Production problems plagued this Canadian gorefest, originally titled the pithier Samhain before much of it was re-shot without the director’s input and reportedly the final cut is a far cry from the original vision.

Stocked with porn industry heavyweights, the first half of Evil Breed is surprisingly decent, rekindling a particular Friday the 13th vibe, with a group of horny, over-aged teenagers in the Irish woods (studying druids or something) and getting offed by a family of not-so-mythical inbred primevals.

Chasey Lain and Richard Grieco are the first to go in the obligatory pre-credits slaughter – quite why so many North Americans are camping in Ireland at the same time is a mystery. Then it’s pretty much death after death for the remaining characters, including a neat knife-in-the-mouth and a decapitation-by-wire, but the sight of one poor schmuck getting his intestines ripped out through his ass is a bit of a stretch the mind is less willing to reach. Elsewhere, Jenna Jameson is gutted by one of the cannibals, who then attempts to chow down on one of her silicone implants!

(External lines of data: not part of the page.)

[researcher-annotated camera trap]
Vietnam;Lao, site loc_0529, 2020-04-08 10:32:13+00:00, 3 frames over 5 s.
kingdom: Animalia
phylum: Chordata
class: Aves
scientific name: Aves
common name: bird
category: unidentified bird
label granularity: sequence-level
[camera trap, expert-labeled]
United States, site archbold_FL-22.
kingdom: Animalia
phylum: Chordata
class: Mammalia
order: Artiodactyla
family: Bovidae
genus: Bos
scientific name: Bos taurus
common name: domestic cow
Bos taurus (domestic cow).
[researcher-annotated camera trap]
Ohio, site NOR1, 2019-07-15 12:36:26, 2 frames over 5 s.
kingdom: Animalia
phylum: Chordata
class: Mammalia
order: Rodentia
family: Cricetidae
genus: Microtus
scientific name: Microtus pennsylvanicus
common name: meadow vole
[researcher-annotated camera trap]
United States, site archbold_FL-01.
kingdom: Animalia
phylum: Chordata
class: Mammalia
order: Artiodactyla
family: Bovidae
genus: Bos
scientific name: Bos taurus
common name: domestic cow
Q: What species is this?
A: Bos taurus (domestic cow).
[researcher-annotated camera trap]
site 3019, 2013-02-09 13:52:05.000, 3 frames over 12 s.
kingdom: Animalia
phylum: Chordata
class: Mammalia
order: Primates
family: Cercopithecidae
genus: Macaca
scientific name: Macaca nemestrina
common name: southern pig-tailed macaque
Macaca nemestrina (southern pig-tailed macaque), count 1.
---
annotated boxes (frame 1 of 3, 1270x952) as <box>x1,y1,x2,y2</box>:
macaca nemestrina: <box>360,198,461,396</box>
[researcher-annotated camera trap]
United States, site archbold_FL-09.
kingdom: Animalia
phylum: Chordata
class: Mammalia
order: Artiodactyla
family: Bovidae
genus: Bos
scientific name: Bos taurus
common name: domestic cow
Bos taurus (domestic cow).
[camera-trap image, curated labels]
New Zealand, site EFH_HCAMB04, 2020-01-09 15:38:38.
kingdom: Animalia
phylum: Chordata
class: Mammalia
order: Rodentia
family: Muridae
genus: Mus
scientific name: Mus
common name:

Considering 13 seconds were scissored by the BBFC, there’s still a hell of a lot of gore on show, but a good half of the killings occur off camera, leaving a lot of unanswered questions, while the cobbled-together footage jumps all over trying to sustain the plot.

The nostalgic approach to the midriff earns this three stars.

Blurb-of-interest: Neil Napier was in Slashers.